When I started reading about encodings, I assumed that everything could be done reasonably by following the standards precisely. Now I'm not sure what to do.

5 comments:

Barry Kelly said...

Welcome to the real world of software development :)

Anonymous said...

Re 2: Use UTF-8

Unknown said...

troelskn,

Of course *I* use UTF-8 for everything that I write, but the issue is there are text files out there and legacy systems that people need to communicate with which don't use UTF-8.

Unknown said...

For number 2: my approach would be to have two separate encodings. One uses the standard name and implements the standard behavior. The other has the standard name with "-microsoft" tacked on. Document both. The advantages of this are:

1. you pass on your knowledge about this quirk to users of your API.
2. you empower users of your API to make their own decisions about what to do.
3. the "-microsoft" encoding looks and feels like a wart, which is appropriate because it is.

If you want to go to even extra effort, you could offer a separate API call that attempts to auto-detect which variant a document actually uses. Just make sure you don't offer this unless your heuristic has a high success rate. And make sure it's a separate call, so your API's users aren't *forced* to accept the cost or the potential false positives of such a scheme.

Re: #1. When interpreting an HTTP response, it's unlikely that you actually need to know or care whether a character is a backslash or a currency symbol. At that layer, you're probably just passing most of your strings through to be processed by other layers of software. As for reading email, if you can't write a heuristic with a very high success rate, this is probably an issue you have to expose to your users, because there's no way you can hide it from them and do the right thing all the time. I could imagine some combination of configuration/preferences and (if a person gets a lot of email of both variants) a button to toggle between the two.

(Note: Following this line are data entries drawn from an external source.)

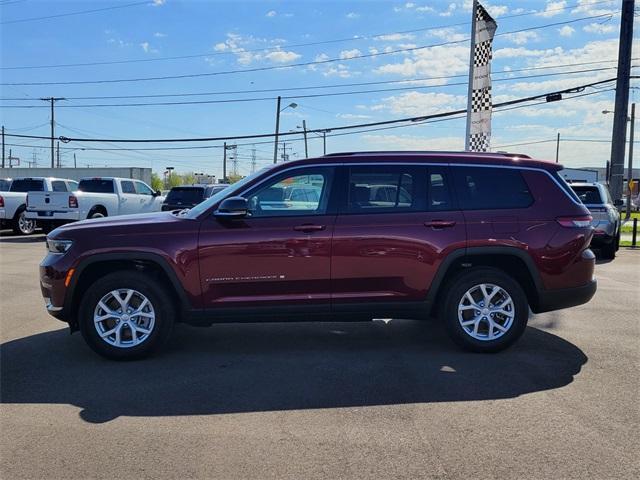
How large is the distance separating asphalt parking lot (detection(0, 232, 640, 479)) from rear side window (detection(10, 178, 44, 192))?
46.1 ft

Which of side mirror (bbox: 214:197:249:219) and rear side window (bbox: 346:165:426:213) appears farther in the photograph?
rear side window (bbox: 346:165:426:213)

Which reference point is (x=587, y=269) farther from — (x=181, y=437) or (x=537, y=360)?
(x=181, y=437)

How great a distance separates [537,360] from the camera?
5.25 meters

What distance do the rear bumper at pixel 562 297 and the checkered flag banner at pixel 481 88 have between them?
24.4ft

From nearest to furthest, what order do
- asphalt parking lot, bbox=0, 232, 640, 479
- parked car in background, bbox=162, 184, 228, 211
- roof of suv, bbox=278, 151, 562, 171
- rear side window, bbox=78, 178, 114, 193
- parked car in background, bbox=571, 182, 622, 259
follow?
asphalt parking lot, bbox=0, 232, 640, 479 → roof of suv, bbox=278, 151, 562, 171 → parked car in background, bbox=571, 182, 622, 259 → parked car in background, bbox=162, 184, 228, 211 → rear side window, bbox=78, 178, 114, 193

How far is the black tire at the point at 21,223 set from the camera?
18089 millimetres

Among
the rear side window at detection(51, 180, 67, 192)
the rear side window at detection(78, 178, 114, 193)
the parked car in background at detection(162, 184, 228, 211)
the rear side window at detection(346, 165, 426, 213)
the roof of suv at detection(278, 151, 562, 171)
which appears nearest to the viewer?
the rear side window at detection(346, 165, 426, 213)

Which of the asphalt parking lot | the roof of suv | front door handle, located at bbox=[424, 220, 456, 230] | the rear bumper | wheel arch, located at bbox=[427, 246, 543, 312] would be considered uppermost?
the roof of suv

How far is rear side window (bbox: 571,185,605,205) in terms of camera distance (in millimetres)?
12630

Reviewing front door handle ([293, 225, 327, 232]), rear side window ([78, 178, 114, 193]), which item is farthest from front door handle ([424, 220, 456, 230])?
rear side window ([78, 178, 114, 193])

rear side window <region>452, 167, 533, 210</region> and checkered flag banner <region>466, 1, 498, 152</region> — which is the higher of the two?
checkered flag banner <region>466, 1, 498, 152</region>

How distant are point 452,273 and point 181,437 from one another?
3012mm

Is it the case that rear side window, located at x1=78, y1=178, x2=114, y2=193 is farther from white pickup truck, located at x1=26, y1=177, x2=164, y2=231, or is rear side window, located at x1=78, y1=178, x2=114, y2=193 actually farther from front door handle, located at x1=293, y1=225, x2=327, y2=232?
front door handle, located at x1=293, y1=225, x2=327, y2=232

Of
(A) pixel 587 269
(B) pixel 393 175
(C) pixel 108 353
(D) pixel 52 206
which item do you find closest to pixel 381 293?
(B) pixel 393 175
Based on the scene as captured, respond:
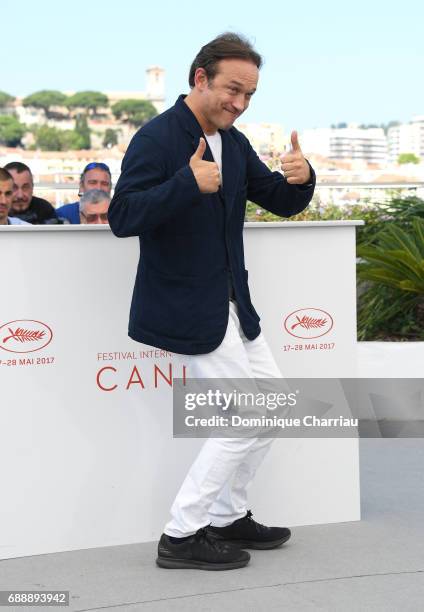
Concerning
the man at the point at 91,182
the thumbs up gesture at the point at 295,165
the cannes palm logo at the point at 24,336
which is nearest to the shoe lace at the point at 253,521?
the cannes palm logo at the point at 24,336

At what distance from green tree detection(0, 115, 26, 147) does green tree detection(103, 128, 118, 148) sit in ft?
43.6

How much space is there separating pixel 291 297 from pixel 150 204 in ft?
3.08

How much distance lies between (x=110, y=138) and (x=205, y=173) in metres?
181

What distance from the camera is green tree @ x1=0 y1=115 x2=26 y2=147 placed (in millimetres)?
177125

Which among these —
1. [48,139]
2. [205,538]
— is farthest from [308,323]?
[48,139]

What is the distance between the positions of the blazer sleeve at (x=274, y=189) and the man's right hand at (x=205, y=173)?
0.53 metres

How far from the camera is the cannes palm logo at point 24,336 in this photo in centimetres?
379

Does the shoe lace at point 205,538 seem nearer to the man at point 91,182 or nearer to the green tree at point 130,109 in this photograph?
the man at point 91,182

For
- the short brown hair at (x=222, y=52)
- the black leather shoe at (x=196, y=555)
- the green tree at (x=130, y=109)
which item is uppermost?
the green tree at (x=130, y=109)

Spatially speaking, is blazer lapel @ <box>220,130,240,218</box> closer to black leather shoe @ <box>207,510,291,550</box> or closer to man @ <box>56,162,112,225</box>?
black leather shoe @ <box>207,510,291,550</box>

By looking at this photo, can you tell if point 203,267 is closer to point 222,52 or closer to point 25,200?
point 222,52

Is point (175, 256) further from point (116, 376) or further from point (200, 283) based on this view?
point (116, 376)

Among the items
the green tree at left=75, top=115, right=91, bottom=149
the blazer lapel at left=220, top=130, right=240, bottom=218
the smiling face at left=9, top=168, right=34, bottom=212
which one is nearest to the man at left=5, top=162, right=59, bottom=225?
the smiling face at left=9, top=168, right=34, bottom=212

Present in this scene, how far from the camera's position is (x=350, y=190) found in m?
11.5
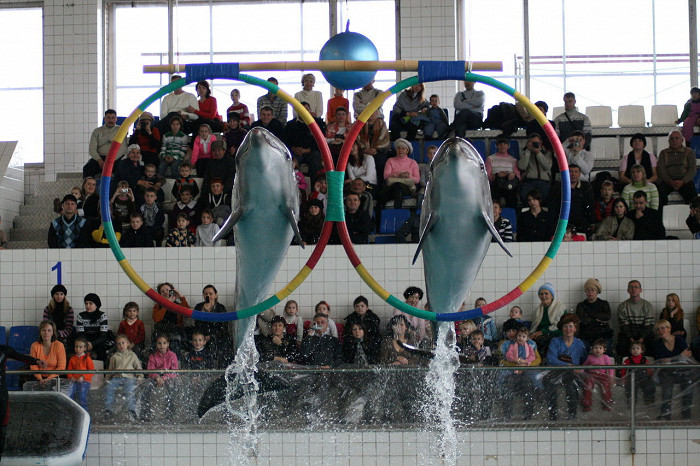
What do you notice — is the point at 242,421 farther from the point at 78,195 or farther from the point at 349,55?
the point at 78,195

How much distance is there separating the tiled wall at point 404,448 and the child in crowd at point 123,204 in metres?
4.32

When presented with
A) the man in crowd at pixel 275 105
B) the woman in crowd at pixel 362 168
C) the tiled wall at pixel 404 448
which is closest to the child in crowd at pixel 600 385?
the tiled wall at pixel 404 448

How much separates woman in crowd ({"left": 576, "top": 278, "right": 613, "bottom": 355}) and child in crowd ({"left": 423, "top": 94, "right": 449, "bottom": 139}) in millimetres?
3279

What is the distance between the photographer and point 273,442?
363 inches

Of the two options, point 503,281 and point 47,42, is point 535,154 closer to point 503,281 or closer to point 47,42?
point 503,281

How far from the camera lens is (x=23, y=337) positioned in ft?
40.6

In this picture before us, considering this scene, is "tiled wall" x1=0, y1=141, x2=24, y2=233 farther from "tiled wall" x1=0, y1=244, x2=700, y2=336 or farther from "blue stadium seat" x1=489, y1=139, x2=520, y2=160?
"blue stadium seat" x1=489, y1=139, x2=520, y2=160

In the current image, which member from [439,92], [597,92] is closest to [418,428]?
[439,92]

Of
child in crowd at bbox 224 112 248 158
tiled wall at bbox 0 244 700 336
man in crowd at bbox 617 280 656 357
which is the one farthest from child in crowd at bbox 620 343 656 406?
child in crowd at bbox 224 112 248 158

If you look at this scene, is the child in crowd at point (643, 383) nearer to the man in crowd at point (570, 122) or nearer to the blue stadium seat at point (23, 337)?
the man in crowd at point (570, 122)

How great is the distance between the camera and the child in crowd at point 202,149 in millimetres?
13070

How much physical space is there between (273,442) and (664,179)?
6.98m

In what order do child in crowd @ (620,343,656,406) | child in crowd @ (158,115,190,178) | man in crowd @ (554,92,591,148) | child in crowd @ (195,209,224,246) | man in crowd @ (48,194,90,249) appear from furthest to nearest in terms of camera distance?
man in crowd @ (554,92,591,148), child in crowd @ (158,115,190,178), man in crowd @ (48,194,90,249), child in crowd @ (195,209,224,246), child in crowd @ (620,343,656,406)

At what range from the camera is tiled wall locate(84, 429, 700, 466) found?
9.09m
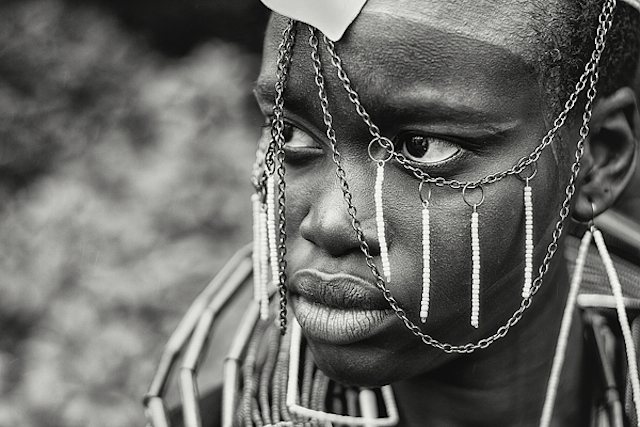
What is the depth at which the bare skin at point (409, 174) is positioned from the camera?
1.72 metres

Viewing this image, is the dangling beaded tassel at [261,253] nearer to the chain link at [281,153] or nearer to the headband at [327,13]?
the chain link at [281,153]

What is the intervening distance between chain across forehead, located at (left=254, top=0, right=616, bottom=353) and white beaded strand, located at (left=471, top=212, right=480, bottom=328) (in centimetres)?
7

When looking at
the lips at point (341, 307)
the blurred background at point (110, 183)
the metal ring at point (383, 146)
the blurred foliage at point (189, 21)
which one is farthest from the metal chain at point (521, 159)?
the blurred foliage at point (189, 21)

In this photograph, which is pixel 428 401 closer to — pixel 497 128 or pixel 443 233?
pixel 443 233

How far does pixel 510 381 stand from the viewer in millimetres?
2184

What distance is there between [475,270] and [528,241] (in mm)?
133

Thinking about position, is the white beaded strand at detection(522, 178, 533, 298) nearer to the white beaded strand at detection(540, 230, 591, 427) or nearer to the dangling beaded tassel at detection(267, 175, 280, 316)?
the white beaded strand at detection(540, 230, 591, 427)

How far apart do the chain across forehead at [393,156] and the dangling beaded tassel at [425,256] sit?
0.10 feet

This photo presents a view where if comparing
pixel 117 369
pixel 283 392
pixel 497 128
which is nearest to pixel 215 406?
pixel 283 392

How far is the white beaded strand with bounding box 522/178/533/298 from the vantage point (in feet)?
6.00

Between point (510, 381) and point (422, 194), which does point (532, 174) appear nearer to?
point (422, 194)

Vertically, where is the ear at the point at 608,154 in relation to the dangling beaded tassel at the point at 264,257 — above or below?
above

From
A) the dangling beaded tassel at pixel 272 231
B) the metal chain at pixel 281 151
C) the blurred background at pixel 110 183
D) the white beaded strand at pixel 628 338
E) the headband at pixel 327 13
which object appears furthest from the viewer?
the blurred background at pixel 110 183

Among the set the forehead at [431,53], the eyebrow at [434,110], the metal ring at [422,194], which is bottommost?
the metal ring at [422,194]
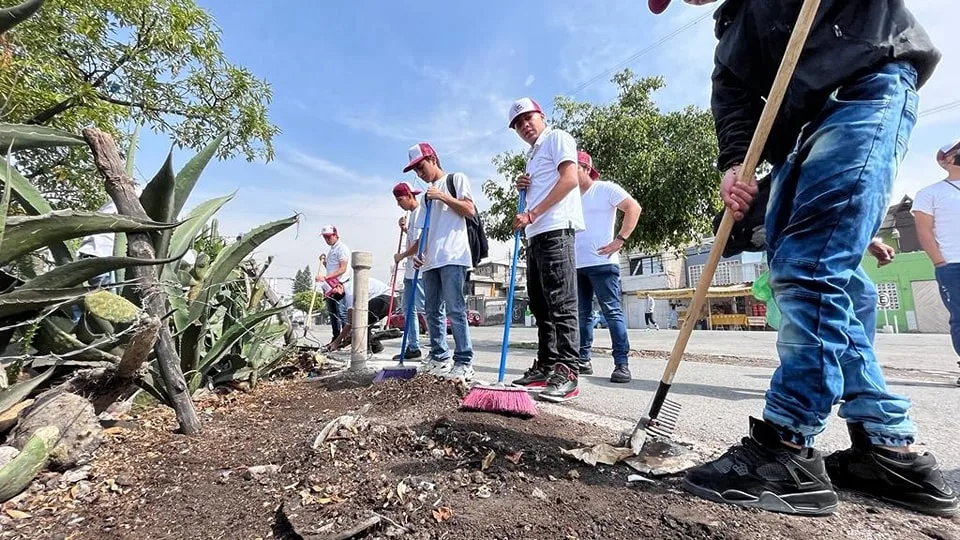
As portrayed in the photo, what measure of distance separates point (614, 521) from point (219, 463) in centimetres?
124

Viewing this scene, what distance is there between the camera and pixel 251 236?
2197mm

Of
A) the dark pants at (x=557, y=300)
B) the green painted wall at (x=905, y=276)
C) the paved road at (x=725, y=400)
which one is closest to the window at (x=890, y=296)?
the green painted wall at (x=905, y=276)

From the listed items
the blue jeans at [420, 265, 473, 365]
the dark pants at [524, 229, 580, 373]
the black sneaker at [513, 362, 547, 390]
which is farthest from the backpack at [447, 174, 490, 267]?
the black sneaker at [513, 362, 547, 390]

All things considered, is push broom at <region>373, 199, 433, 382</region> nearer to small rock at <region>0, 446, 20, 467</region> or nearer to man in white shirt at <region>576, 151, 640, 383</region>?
man in white shirt at <region>576, 151, 640, 383</region>

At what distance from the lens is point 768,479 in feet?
3.72

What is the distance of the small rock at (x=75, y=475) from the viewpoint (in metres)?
1.35

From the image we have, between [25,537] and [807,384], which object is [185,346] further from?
[807,384]

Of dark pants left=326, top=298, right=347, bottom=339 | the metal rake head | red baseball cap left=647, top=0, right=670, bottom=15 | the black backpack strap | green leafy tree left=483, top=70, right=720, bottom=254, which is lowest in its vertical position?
the metal rake head

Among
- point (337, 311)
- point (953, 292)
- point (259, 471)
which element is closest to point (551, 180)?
point (259, 471)

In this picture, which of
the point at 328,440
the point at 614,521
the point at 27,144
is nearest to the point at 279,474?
the point at 328,440

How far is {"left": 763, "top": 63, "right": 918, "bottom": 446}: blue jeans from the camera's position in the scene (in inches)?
44.3

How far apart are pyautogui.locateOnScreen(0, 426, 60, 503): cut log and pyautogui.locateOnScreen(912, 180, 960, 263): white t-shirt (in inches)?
186

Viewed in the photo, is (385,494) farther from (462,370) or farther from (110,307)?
(462,370)

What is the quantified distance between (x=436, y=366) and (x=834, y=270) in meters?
2.48
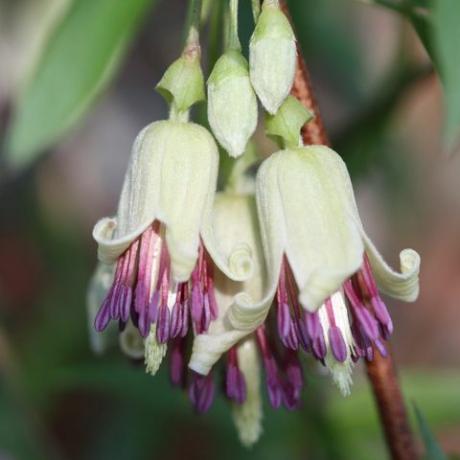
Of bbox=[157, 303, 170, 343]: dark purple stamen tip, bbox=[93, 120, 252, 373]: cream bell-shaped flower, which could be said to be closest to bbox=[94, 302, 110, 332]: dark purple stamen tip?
bbox=[93, 120, 252, 373]: cream bell-shaped flower

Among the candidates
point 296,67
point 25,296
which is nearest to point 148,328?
point 296,67

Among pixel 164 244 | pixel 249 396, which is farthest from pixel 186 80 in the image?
pixel 249 396

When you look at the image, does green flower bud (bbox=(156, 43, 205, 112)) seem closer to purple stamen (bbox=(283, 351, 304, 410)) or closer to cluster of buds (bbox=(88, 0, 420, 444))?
cluster of buds (bbox=(88, 0, 420, 444))

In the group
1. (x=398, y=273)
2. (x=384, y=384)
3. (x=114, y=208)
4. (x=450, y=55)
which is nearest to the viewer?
(x=450, y=55)

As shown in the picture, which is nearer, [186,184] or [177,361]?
[186,184]

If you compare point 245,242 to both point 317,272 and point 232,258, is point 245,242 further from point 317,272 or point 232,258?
point 317,272

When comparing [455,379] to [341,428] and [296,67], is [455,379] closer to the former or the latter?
[341,428]

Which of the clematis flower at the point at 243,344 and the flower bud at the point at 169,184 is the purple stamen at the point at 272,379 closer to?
the clematis flower at the point at 243,344

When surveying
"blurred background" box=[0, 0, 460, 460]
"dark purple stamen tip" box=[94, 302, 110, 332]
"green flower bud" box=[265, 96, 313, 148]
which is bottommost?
"blurred background" box=[0, 0, 460, 460]
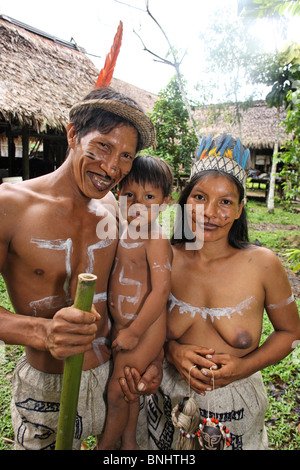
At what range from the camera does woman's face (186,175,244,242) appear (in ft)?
5.23

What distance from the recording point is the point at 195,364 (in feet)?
4.99

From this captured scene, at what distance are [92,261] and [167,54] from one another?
33.5 feet

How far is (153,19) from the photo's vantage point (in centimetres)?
905

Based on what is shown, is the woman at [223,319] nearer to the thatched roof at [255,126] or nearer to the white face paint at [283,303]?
the white face paint at [283,303]

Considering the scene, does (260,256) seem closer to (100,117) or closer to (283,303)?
(283,303)

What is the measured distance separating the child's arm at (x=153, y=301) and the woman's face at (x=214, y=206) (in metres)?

Out of curiosity, have you researched what mainstream email clients do about this issue?

Unknown said...

Josh,

I was thinking that I should have two versions and document them, but if the non-Microsoft version is truly worthless (as might be the case in the Japanese and Korean cases) and never used, though the non-Microsoft names are almost always used, then this distinction would only cause confusion for developers. I won't be able to influence the behavior of people who write documents by my API, and if I could, I'd make everyone use UTF-8.

It's very difficult to have a heuristic which decides between the national currency symbol and backslash; that'd involve interpreting the actual text. Also, when interpreting an HTTP response it's absolutely critical that this is interpreted correctly, since the encoded text will be converted to Unicode internally and then the decision will be made. If any of this text is presented to the user or passed on to something else, it will probably be in UTF-8. A wrong interpretation would then be seen by anyone who looks at it, and this would cause confusion and frustration among users.

I think most mainstream email clients and web browsers use the Microsoft extensions, but I know that basically by rumor and haven't checked directly.